ENH add single task group solver (#26)

Badr-MOUFAD · mathurinm · web-flow · commit de7af7cc2eb4 · 2022-06-05T11:50:52.000+02:00
Co-authored-by: mathurinm &lt;mathurin.massias@gmail.com&gt;
diff --git a/.github/workflows/main.yml b/.github/workflows/main.yml
@@ -20,6 +20,7 @@ jobs:
     - name: Install dependencies
       run: |
         python -m pip install --upgrade pip
+        python -m pip install git+https://github.com/mathurinm/celer.git
         pip install pytest
         pip install numpydoc
         pip install .
diff --git a/doc/api.rst b/doc/api.rst
@@ -40,6 +40,7 @@ Penalties
    L2_3
    MCPenalty
    WeightedL1
+   WeightedGroupL2
 
 
 Datafits
@@ -50,6 +51,7 @@ Datafits
 .. autosummary::
    :toctree: generated/
 
+   GroupQuadratic
    Logistic
    Quadratic
    QuadraticSVC
diff --git a/skglm/datafits/group.py b/skglm/datafits/group.py
@@ -0,0 +1,67 @@
+import numpy as np
+from numpy.linalg import norm
+from numba.experimental import jitclass
+from numba import int32, float64
+
+from skglm.datafits.base import BaseDatafit
+
+
+spec_QuadraticGroup = [
+    ('grp_ptr', int32[:]),
+    ('grp_indices', int32[:]),
+    ('lipschitz', float64[:])
+]
+
+
+@jitclass(spec_QuadraticGroup)
+class QuadraticGroup(BaseDatafit):
+    """Quadratic datafit used with group penalties.

= Requests =
(a) Rewrite the commit diff between "ENH add single" and "pip install .", inclusive, changing "numpydoc" to "sphinx".
(b) Name every module that the new group.py file in the commit diff imports or imports from.

(Records from a data source)

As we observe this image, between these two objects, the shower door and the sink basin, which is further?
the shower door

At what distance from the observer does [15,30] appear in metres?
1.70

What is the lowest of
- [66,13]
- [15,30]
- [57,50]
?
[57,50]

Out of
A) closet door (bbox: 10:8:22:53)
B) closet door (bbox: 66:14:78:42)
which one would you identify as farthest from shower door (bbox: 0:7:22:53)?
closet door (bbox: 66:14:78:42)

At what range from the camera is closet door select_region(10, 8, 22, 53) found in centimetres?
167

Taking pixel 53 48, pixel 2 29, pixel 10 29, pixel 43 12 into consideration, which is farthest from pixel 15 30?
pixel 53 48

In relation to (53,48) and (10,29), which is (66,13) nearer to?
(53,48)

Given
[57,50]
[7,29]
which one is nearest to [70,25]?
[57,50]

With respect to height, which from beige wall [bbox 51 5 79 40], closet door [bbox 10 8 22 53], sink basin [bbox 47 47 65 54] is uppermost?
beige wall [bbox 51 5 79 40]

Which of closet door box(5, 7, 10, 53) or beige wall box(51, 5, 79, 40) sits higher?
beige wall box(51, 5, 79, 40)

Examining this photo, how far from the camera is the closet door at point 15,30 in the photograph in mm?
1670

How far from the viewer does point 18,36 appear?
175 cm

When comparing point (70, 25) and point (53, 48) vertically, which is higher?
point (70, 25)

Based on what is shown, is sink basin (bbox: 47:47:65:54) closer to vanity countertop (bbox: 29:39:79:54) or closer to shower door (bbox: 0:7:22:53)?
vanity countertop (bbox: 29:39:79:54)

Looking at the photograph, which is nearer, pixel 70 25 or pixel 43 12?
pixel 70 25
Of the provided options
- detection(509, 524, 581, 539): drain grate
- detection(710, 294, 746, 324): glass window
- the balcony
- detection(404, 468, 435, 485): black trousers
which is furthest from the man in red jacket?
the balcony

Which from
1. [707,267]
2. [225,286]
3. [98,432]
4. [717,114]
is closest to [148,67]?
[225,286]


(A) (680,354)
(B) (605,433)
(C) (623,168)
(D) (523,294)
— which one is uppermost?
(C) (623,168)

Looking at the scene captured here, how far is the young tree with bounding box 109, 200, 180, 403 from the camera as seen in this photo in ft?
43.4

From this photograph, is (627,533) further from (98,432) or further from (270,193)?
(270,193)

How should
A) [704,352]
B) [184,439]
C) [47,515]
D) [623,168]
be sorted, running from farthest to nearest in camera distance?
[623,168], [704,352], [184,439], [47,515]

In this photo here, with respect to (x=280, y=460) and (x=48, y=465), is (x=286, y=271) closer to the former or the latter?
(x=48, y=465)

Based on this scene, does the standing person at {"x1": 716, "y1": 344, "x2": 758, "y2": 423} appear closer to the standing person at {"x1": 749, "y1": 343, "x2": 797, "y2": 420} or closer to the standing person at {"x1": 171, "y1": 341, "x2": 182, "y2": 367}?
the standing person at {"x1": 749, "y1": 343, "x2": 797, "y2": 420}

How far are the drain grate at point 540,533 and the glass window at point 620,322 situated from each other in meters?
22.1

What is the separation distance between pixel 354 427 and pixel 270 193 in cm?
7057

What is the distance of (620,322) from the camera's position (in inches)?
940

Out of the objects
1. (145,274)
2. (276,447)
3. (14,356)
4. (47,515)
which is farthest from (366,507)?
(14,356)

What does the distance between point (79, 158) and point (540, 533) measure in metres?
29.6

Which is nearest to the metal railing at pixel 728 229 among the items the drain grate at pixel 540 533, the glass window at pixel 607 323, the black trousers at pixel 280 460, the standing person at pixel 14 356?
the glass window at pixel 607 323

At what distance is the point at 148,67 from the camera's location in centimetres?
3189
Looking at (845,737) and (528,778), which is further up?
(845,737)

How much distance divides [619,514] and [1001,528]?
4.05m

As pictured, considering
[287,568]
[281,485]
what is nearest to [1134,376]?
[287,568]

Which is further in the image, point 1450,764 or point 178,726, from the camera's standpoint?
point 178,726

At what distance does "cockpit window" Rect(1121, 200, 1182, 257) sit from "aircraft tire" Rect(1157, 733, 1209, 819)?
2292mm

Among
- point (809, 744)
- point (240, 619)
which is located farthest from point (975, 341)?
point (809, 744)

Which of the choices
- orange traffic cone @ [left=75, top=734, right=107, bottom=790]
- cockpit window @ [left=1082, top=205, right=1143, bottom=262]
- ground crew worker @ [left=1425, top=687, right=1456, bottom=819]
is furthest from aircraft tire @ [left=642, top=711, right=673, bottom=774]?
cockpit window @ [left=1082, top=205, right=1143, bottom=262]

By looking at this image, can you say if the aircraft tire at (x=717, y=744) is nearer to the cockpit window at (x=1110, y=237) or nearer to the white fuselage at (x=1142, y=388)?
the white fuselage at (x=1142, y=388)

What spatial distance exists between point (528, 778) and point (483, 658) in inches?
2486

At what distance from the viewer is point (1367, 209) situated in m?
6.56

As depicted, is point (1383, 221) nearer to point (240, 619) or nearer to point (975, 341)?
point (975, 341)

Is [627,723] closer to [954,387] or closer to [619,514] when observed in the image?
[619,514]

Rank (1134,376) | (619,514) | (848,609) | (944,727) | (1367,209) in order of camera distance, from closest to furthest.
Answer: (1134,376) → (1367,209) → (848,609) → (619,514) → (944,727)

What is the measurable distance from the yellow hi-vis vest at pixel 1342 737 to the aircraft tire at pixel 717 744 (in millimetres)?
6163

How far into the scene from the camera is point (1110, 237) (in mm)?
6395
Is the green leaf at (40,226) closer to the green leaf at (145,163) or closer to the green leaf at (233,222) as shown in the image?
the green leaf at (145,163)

= Solutions to each task =
(a)
ENH add single task group solver (#26)

Badr-MOUFAD · mathurinm · web-flow · commit de7af7cc2eb4 · 2022-06-05T11:50:52.000+02:00
Co-authored-by: mathurinm &lt;mathurin.massias@gmail.com&gt;
diff --git a/.github/workflows/main.yml b/.github/workflows/main.yml
@@ -20,6 +20,7 @@ jobs:
     - name: Install dependencies
       run: |
         python -m pip install --upgrade pip
+        python -m pip install git+https://github.com/mathurinm/celer.git
         pip install pytest
         pip install sphinx
         pip install .

(b)
numpy
numpy.linalg
numba.experimental
numba
skglm.datafits.base